## EXERCISE DATA
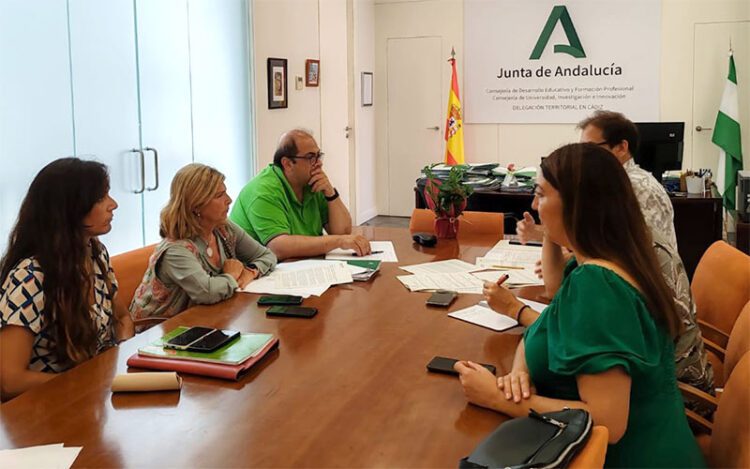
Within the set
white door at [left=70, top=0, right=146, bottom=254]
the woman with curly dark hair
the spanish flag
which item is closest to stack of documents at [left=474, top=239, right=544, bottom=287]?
the woman with curly dark hair

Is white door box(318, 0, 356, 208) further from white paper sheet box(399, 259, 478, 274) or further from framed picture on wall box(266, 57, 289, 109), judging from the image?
white paper sheet box(399, 259, 478, 274)

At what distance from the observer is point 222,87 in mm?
5441

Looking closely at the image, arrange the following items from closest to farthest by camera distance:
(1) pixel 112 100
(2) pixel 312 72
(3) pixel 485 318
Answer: (3) pixel 485 318
(1) pixel 112 100
(2) pixel 312 72

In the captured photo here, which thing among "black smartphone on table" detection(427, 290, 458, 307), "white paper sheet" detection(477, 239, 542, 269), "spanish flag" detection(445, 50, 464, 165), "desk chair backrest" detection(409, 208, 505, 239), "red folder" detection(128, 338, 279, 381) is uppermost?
"spanish flag" detection(445, 50, 464, 165)

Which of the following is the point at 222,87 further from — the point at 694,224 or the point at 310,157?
the point at 694,224

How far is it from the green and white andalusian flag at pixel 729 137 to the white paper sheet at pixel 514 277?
5.13m

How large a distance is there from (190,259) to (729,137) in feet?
20.8

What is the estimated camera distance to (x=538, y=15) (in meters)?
7.79

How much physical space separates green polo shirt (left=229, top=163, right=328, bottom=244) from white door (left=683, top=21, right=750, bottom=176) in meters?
5.31

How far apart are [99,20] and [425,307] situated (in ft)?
9.64

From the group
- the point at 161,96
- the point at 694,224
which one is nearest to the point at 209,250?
the point at 161,96

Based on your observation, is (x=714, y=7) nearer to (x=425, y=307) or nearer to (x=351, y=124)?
(x=351, y=124)

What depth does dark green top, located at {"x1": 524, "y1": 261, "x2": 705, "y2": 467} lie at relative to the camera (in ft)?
4.50

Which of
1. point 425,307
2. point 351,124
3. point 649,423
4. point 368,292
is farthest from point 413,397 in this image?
point 351,124
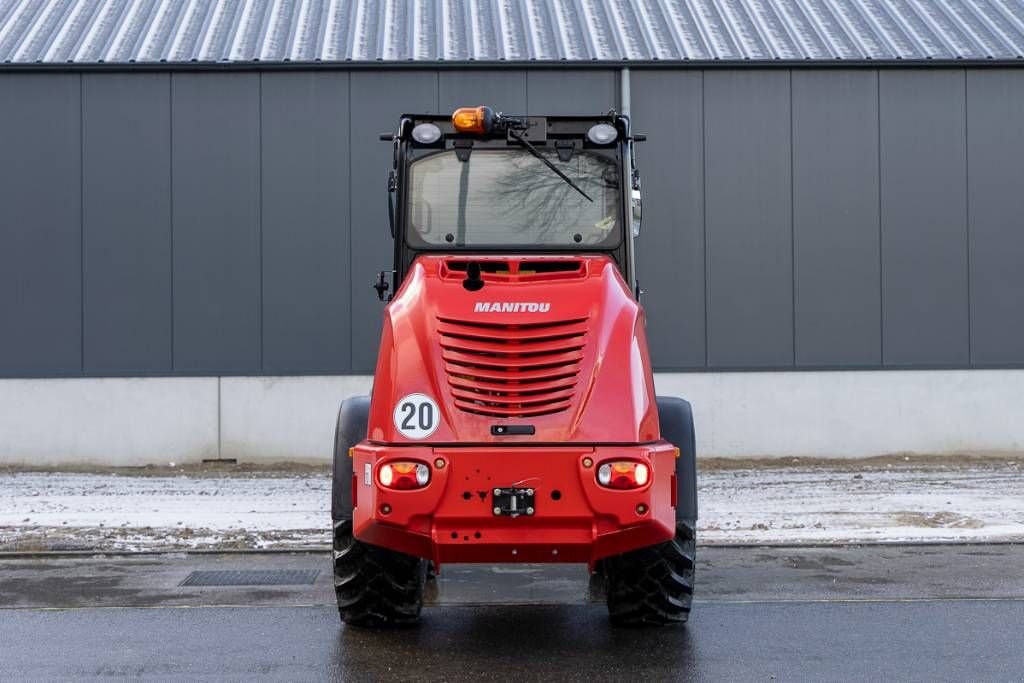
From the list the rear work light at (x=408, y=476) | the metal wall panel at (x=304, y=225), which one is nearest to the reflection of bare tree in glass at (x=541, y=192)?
the rear work light at (x=408, y=476)

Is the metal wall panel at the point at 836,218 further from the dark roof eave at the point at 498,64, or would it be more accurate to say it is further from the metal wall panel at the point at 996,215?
the metal wall panel at the point at 996,215

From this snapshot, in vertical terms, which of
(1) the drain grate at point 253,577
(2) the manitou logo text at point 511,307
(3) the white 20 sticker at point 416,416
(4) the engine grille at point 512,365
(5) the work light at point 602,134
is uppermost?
(5) the work light at point 602,134

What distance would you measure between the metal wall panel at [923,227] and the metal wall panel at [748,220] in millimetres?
1488

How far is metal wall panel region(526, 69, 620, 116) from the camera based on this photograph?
19.1 meters

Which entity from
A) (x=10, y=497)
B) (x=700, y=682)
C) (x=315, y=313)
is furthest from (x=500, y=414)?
(x=315, y=313)

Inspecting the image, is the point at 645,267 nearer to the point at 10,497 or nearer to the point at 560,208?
the point at 10,497

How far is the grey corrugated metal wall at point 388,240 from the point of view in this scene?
61.1 feet

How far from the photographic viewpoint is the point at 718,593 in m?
9.38

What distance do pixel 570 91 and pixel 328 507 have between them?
7.95m

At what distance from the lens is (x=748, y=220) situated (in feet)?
62.2

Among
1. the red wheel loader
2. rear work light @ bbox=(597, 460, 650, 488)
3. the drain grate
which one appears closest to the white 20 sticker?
the red wheel loader

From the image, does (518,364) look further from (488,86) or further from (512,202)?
(488,86)

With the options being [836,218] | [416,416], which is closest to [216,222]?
[836,218]

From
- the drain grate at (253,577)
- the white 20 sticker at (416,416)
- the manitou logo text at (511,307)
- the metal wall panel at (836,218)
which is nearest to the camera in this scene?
the white 20 sticker at (416,416)
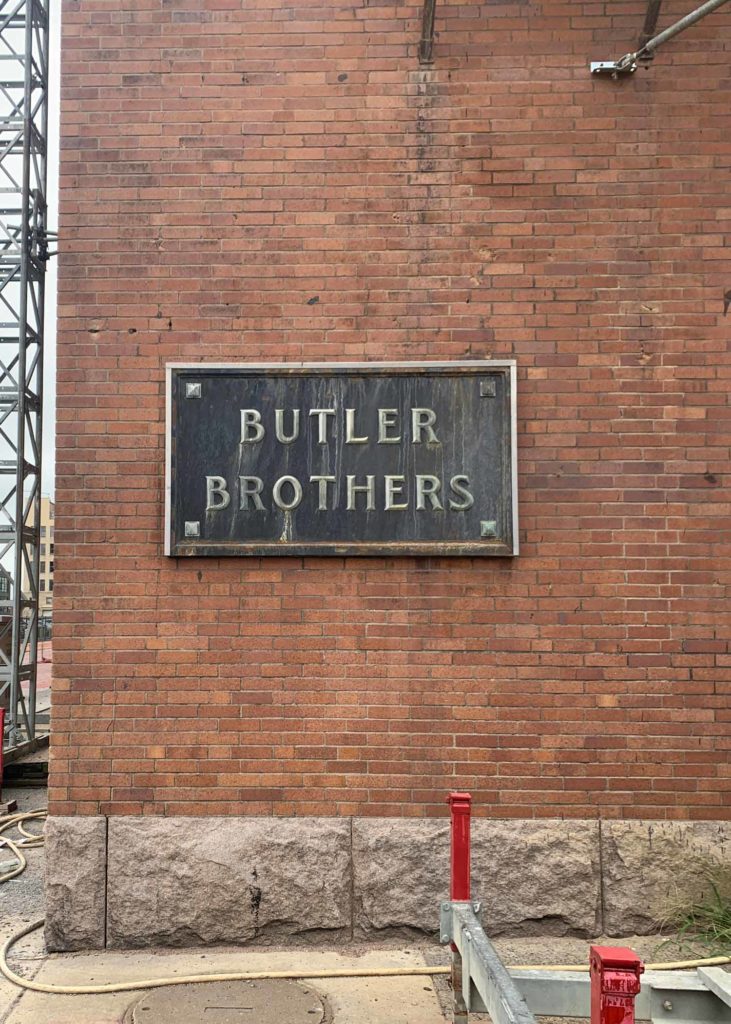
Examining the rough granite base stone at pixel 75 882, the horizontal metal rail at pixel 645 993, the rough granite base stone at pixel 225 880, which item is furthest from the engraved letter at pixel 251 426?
the horizontal metal rail at pixel 645 993

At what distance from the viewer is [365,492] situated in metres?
5.10

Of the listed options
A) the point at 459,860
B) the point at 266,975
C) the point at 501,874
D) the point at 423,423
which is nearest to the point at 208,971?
the point at 266,975

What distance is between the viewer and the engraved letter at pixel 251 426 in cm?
512

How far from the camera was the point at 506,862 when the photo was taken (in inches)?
193

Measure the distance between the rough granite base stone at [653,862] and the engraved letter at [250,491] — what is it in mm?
2757

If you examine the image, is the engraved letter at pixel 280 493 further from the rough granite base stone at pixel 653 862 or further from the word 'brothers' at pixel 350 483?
the rough granite base stone at pixel 653 862

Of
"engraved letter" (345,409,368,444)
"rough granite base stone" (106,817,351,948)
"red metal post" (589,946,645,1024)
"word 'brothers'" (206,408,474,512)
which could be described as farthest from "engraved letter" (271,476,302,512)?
"red metal post" (589,946,645,1024)

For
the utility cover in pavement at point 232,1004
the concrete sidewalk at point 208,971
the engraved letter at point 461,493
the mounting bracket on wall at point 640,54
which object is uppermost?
the mounting bracket on wall at point 640,54

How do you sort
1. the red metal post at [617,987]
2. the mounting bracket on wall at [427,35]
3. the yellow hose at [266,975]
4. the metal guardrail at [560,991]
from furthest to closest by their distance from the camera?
the mounting bracket on wall at [427,35] < the yellow hose at [266,975] < the metal guardrail at [560,991] < the red metal post at [617,987]

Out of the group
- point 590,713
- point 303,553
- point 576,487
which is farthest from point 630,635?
point 303,553

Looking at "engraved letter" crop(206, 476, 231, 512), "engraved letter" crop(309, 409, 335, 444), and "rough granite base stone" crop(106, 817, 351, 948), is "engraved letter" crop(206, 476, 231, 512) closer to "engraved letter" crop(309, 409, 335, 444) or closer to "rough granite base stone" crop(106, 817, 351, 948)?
"engraved letter" crop(309, 409, 335, 444)

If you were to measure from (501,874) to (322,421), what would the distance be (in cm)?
285

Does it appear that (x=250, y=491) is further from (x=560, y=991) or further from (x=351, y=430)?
(x=560, y=991)

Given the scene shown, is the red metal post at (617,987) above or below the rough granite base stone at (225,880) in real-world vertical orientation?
above
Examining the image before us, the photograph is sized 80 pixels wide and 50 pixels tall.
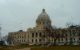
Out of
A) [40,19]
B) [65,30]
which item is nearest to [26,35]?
[40,19]

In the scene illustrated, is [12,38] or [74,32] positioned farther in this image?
[12,38]

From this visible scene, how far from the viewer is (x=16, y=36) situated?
126m

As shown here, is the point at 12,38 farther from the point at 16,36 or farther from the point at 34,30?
the point at 34,30

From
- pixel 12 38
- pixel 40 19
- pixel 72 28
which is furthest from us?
pixel 12 38

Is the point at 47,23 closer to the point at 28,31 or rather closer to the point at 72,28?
the point at 28,31

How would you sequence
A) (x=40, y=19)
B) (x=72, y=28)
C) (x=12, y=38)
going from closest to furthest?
(x=72, y=28)
(x=40, y=19)
(x=12, y=38)

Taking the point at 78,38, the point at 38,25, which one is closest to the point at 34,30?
the point at 38,25

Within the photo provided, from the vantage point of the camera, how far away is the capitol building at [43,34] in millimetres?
101562

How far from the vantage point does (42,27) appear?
4552 inches

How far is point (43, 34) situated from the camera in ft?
366

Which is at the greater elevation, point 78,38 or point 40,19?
point 40,19

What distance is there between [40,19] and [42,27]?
138 inches

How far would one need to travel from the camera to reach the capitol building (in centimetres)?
10156

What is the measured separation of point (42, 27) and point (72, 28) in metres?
19.0
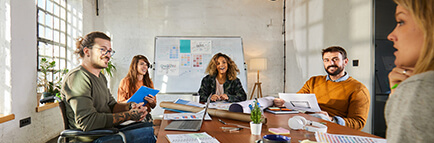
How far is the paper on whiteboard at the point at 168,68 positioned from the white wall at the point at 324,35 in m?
2.48

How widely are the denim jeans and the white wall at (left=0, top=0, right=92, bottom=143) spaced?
6.37 feet

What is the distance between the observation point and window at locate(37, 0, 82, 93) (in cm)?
414

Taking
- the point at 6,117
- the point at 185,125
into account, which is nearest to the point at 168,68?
the point at 6,117

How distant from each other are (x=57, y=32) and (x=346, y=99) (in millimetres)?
4608

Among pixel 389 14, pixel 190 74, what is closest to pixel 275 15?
pixel 190 74

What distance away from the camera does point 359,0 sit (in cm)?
348

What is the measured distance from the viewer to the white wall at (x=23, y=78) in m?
3.12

## TO BE DONE
Beginning at the line with "Taking the point" and ending at the last line of the listing above, retype each line exactly, including those two lines. Leave the pictures out.

## SOLUTION TO THE PROBLEM
Taking the point at 78,38, the point at 38,25, which one is closest to the point at 34,30?
the point at 38,25

Within the photo provided, from the vantage point of the camera, how far away is the capitol building at [43,34] in millimetres?
101562

How far from the vantage point does (42,27) appear?
4552 inches

How far is point (43, 34) situated from the camera in ft?
366

Which is at the greater elevation, point 78,38 or point 40,19?
point 40,19

What distance is there between [40,19] and [42,27]?
138 inches

How far would one need to travel from the camera to reach the capitol building (in centimetres)?
10156

What is the measured separation of point (42, 27) and point (72, 28) in metres?
19.0
How far is the paper on whiteboard at the point at 168,68 positioned from the white wall at the point at 324,35 in m?
2.48

How widely are the denim jeans and the white wall at (left=0, top=0, right=92, bottom=143) spaced?
6.37 feet

What is the distance between the observation point and window at locate(37, 0, 82, 93) (in cm)?
414

Taking
- the point at 6,117
- the point at 185,125
into account, which is nearest to the point at 168,68?
the point at 6,117

How distant from each other are (x=57, y=32) and (x=346, y=99) (in millimetres)?
4608

Among pixel 389 14, pixel 190 74, what is closest to pixel 275 15?
pixel 190 74

What distance away from the camera does point 359,0 sit (in cm)?
348

What is the measured distance from the viewer to the white wall at (x=23, y=78) in m?
3.12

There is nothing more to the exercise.